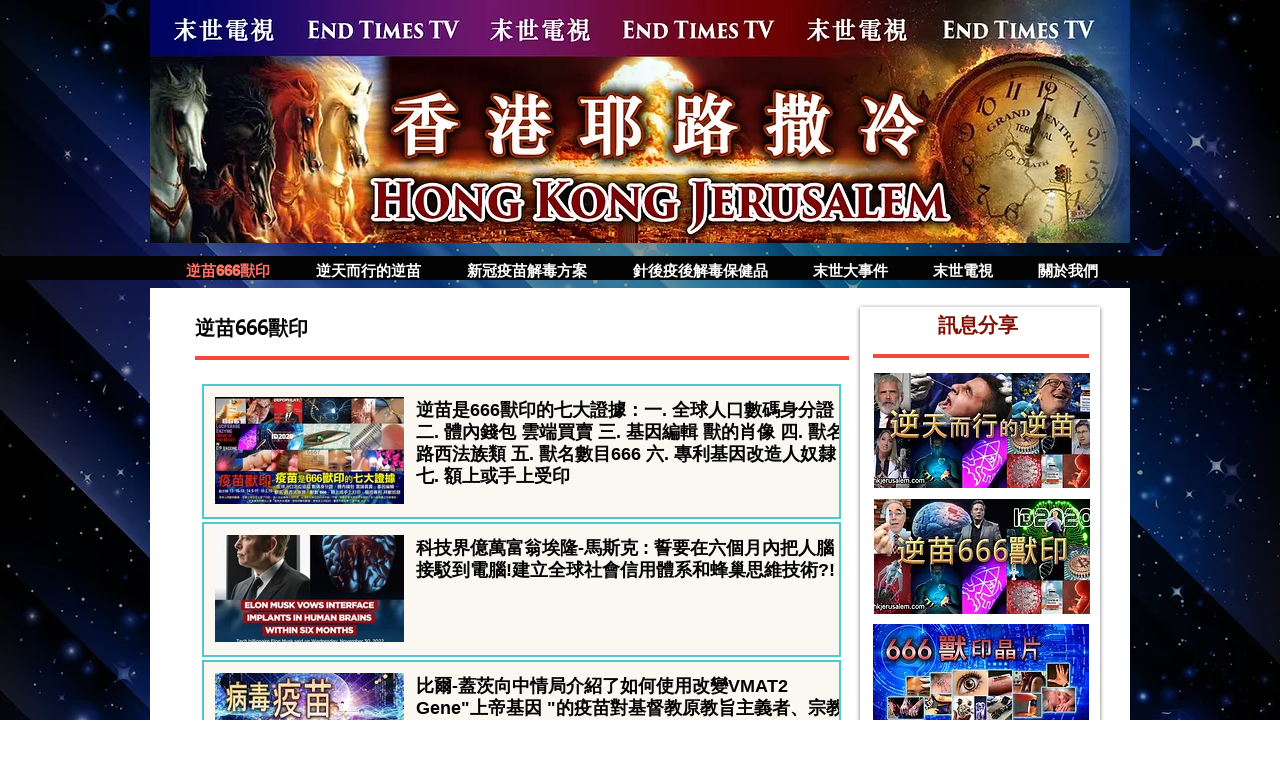

--- FILE ---
content_type: text/html; charset=utf-8
request_url: https://accounts.google.com/o/oauth2/postmessageRelay?parent=https%3A%2F%2Fstatic.parastorage.com&jsh=m%3B%2F_%2Fscs%2Fabc-static%2F_%2Fjs%2Fk%3Dgapi.lb.en.2kN9-TZiXrM.O%2Fd%3D1%2Frs%3DAHpOoo_B4hu0FeWRuWHfxnZ3V0WubwN7Qw%2Fm%3D__features__
body_size: 161
content:
<!DOCTYPE html><html><head><title></title><meta http-equiv="content-type" content="text/html; charset=utf-8"><meta http-equiv="X-UA-Compatible" content="IE=edge"><meta name="viewport" content="width=device-width, initial-scale=1, minimum-scale=1, maximum-scale=1, user-scalable=0"><script src='https://ssl.gstatic.com/accounts/o/2580342461-postmessagerelay.js' nonce="3UCUHQys56Hbp1hzP_AcZg"></script></head><body><script type="text/javascript" src="https://apis.google.com/js/rpc:shindig_random.js?onload=init" nonce="3UCUHQys56Hbp1hzP_AcZg"></script></body></html>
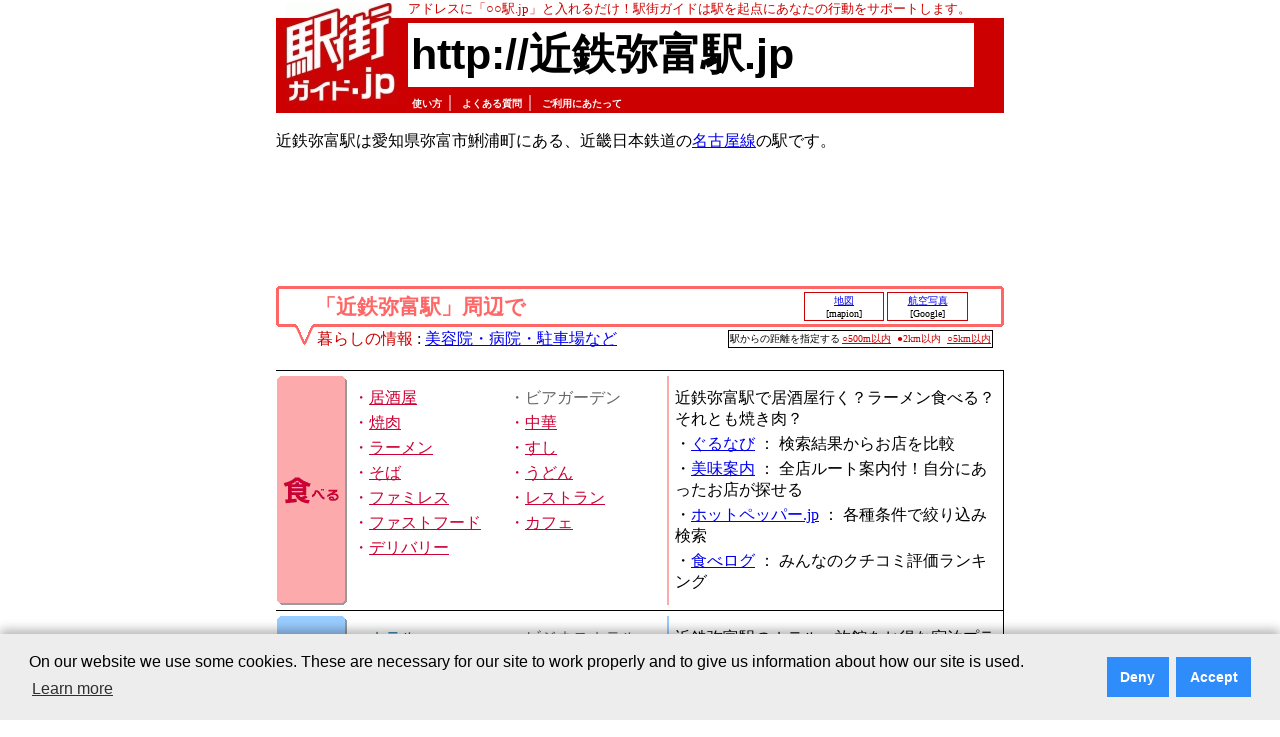

--- FILE ---
content_type: text/html; charset=utf-8
request_url: https://www.google.com/recaptcha/api2/aframe
body_size: 268
content:
<!DOCTYPE HTML><html><head><meta http-equiv="content-type" content="text/html; charset=UTF-8"></head><body><script nonce="L0guz7Qk6kxUE_hOrKQUfQ">/** Anti-fraud and anti-abuse applications only. See google.com/recaptcha */ try{var clients={'sodar':'https://pagead2.googlesyndication.com/pagead/sodar?'};window.addEventListener("message",function(a){try{if(a.source===window.parent){var b=JSON.parse(a.data);var c=clients[b['id']];if(c){var d=document.createElement('img');d.src=c+b['params']+'&rc='+(localStorage.getItem("rc::a")?sessionStorage.getItem("rc::b"):"");window.document.body.appendChild(d);sessionStorage.setItem("rc::e",parseInt(sessionStorage.getItem("rc::e")||0)+1);localStorage.setItem("rc::h",'1768753770081');}}}catch(b){}});window.parent.postMessage("_grecaptcha_ready", "*");}catch(b){}</script></body></html>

(What the exercise asks):
Only the lines from the one bearing "request_url: https://www.google.com/recaptcha/api2/aframe" to the end of the material belong in the answer; set them down verbatim.

(Completed exercise):
request_url: https://www.google.com/recaptcha/api2/aframe
body_size: 268
content:
<!DOCTYPE HTML><html><head><meta http-equiv="content-type" content="text/html; charset=UTF-8"></head><body><script nonce="L0guz7Qk6kxUE_hOrKQUfQ">/** Anti-fraud and anti-abuse applications only. See google.com/recaptcha */ try{var clients={'sodar':'https://pagead2.googlesyndication.com/pagead/sodar?'};window.addEventListener("message",function(a){try{if(a.source===window.parent){var b=JSON.parse(a.data);var c=clients[b['id']];if(c){var d=document.createElement('img');d.src=c+b['params']+'&rc='+(localStorage.getItem("rc::a")?sessionStorage.getItem("rc::b"):"");window.document.body.appendChild(d);sessionStorage.setItem("rc::e",parseInt(sessionStorage.getItem("rc::e")||0)+1);localStorage.setItem("rc::h",'1768753770081');}}}catch(b){}});window.parent.postMessage("_grecaptcha_ready", "*");}catch(b){}</script></body></html>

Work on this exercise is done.